Clustering in pure-attention hardmax transformers and its role in sentiment analysis
This post provides an overview of the results in the paper Clustering in Pure-Attention Hardmax Transformers and its Role in Sentiment Analysis by Albert Alcalde, Giovanni Fantuzzi, and Enrique Zuazua [1]. Codes used to reproduce the simulations can be found at the repository:
https://github.com/DCN-FAU-AvH/clustering-hardmax-transformers
GitHub Repository
Resources available at our FAU DCN-AvH GitHub, o directly at: https://github.com/DCN-FAU-AvH/clustering-hardmax-transformers.
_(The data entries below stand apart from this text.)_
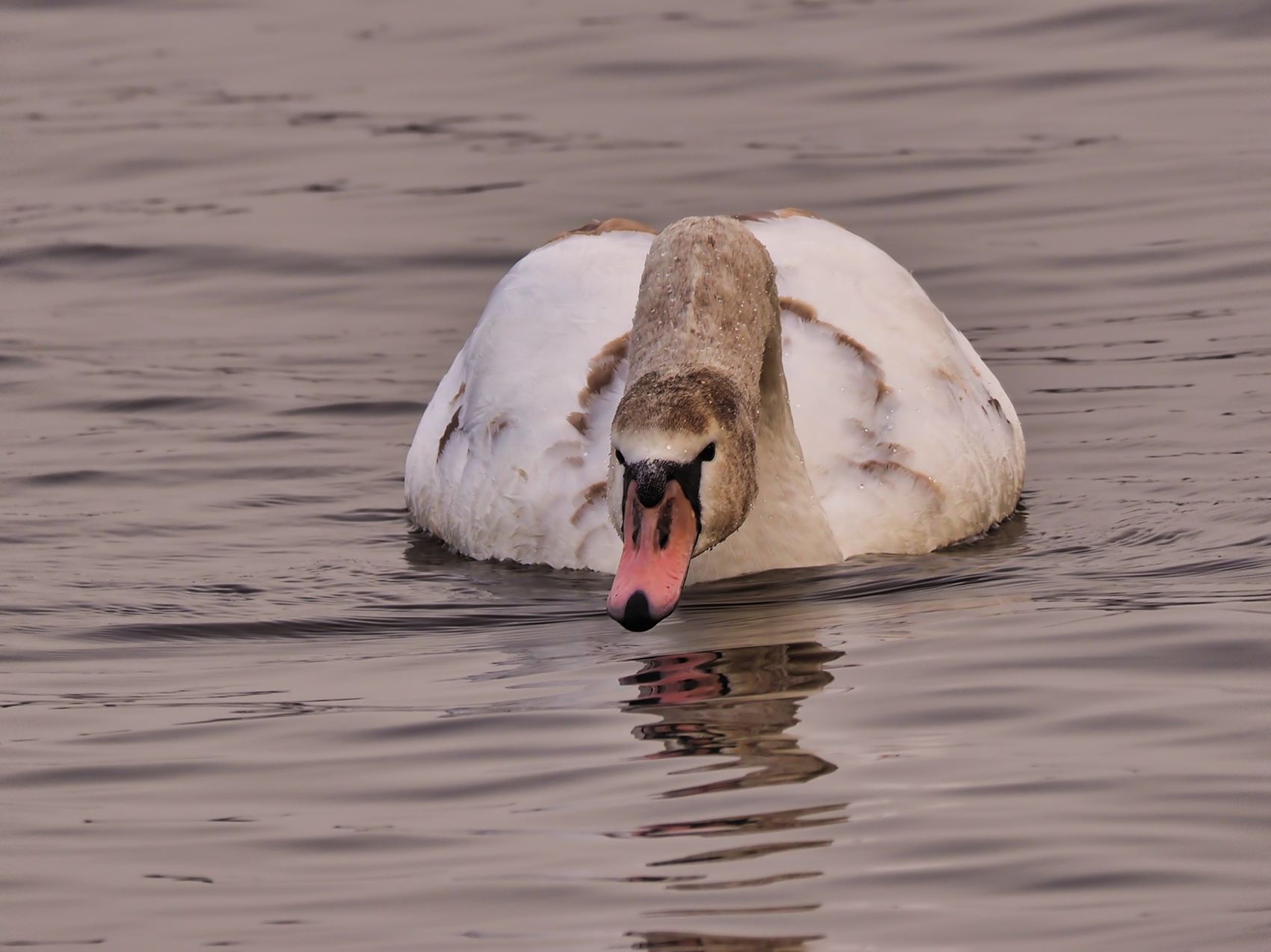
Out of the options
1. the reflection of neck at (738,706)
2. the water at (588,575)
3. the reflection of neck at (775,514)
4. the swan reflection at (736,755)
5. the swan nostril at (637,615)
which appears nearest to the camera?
the swan reflection at (736,755)

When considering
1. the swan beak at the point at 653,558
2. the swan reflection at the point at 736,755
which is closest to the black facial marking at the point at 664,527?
the swan beak at the point at 653,558

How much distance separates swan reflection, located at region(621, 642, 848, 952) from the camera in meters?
5.50

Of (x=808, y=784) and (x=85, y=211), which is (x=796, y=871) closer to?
(x=808, y=784)

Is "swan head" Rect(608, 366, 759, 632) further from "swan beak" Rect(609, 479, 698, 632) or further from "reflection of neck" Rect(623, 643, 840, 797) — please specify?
"reflection of neck" Rect(623, 643, 840, 797)

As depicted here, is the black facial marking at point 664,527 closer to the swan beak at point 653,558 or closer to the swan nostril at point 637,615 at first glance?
the swan beak at point 653,558

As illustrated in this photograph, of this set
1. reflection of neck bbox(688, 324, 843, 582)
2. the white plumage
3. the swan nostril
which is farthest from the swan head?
the white plumage

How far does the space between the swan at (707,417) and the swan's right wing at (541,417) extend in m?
0.01

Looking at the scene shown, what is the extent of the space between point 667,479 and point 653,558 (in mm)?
243

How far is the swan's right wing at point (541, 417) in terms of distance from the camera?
9.34 meters

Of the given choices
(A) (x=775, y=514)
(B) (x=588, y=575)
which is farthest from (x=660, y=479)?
(B) (x=588, y=575)

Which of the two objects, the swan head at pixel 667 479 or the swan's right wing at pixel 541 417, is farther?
the swan's right wing at pixel 541 417

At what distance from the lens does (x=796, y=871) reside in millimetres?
5691

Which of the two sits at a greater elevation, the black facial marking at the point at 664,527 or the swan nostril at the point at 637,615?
the black facial marking at the point at 664,527

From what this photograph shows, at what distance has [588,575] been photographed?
362 inches
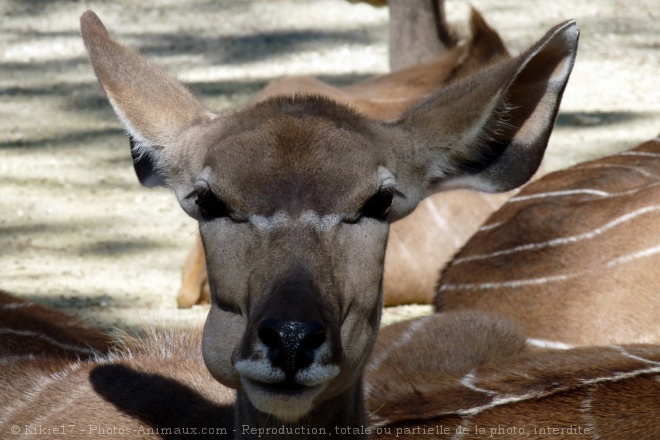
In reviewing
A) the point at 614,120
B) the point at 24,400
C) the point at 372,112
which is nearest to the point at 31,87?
the point at 372,112

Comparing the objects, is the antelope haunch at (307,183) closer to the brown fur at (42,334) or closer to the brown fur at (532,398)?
the brown fur at (532,398)

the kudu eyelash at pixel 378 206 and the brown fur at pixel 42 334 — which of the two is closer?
the kudu eyelash at pixel 378 206

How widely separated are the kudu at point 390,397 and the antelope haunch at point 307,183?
0.78 ft

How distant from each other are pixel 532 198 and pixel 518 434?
1809 mm

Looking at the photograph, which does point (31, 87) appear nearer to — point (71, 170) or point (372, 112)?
point (71, 170)

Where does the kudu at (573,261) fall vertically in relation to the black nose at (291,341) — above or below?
below

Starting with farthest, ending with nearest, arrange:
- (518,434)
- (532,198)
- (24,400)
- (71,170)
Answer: (71,170) → (532,198) → (24,400) → (518,434)

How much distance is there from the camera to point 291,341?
1.84 m

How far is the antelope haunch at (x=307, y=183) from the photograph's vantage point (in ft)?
6.31

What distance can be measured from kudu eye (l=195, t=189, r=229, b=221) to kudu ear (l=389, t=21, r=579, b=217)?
1.19 ft

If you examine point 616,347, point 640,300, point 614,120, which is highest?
point 616,347

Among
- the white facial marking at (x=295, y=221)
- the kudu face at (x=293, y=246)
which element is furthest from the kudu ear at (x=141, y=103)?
the white facial marking at (x=295, y=221)

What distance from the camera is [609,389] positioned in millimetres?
2492

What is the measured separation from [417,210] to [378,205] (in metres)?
2.38
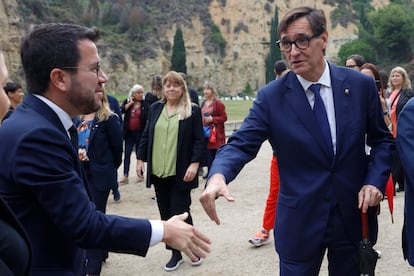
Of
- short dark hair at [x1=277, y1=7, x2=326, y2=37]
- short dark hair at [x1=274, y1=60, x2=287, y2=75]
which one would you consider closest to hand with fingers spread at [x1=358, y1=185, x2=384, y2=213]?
short dark hair at [x1=277, y1=7, x2=326, y2=37]

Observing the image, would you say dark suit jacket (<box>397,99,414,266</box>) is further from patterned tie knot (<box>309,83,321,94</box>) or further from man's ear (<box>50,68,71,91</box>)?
man's ear (<box>50,68,71,91</box>)

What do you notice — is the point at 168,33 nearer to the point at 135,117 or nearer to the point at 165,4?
the point at 165,4

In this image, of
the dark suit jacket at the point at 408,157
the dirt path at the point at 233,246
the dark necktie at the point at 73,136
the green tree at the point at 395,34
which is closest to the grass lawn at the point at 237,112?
the dirt path at the point at 233,246

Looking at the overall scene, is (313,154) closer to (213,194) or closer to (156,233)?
(213,194)

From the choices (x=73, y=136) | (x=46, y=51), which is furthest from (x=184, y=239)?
(x=46, y=51)

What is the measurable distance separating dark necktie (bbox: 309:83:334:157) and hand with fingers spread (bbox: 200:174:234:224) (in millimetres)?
770

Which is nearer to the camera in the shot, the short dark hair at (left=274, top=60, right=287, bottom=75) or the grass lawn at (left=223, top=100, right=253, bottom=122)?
the short dark hair at (left=274, top=60, right=287, bottom=75)

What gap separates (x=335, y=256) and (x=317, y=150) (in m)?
0.71

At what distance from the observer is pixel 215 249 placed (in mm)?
6211

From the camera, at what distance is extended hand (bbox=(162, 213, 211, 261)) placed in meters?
2.28

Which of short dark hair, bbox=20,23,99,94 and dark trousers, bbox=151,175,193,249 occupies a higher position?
short dark hair, bbox=20,23,99,94

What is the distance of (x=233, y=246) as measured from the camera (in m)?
6.29

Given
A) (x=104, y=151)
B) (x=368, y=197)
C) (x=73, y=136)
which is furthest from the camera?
(x=104, y=151)

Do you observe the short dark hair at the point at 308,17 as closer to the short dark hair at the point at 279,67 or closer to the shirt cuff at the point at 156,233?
the shirt cuff at the point at 156,233
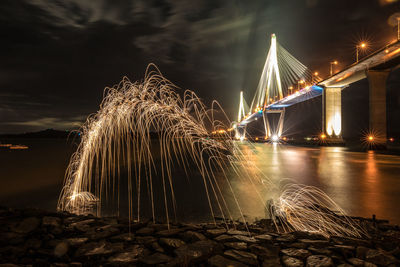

The transformer [9] is a fundamental model in contemporary machine learning that consistently outperforms traditional deep learning paradigms, such as recurrent neural networks [6], in tasks related to language modeling [2], computer vision [3], and audio processing [8]. The power of transformers is often attributed to the so-called self-attention sublayers, which, heuristically, identify relations between components of the transformer’s input data to facilitate prediction tasks. A rigorous explanation for the role of the self-attention sublayers, however, remains to be given. In our work, we take a step in this direction and provide precise mathematical results that explain the role of self-attention for a simplified but still expressive class of transformers, which we call pure-attention hardmax transformers.
The model
Pure-attention hardmax transformers are parameterized by a symmetric positive definite matrix A \in \mathbb{R}^{d\times d} and a scalar parameter \alpha > 0. They act on a collection of points z_{1}{},\ldots,z_{n}{} \in \R^d, called tokens in the machine learning literature, that we arrange as the rows of a matrix Z \in \mathbb{R}^{n\times d}. In applications, tokens encode components of the transformer input, such as words in a language model or snippets of an image in computer vision. Given initial token values z_{1}^{0},\ldots,z_{n}^{0}, the value z_{i}^{k+1} of token z_{i}^{k} returned by the k^{th} layer of our transformer model is
z_{i}^{k+1}=z_{i}^{k}+\frac{\alpha}{1+\alpha}\,\frac{1}{|{C_{i}}(Z^k)|}\sum_{j\in {C_{i}}(Z^k)}\Big({z_{j}}^{k}-z_{i}^{k}\Big), \qquad (1.1a)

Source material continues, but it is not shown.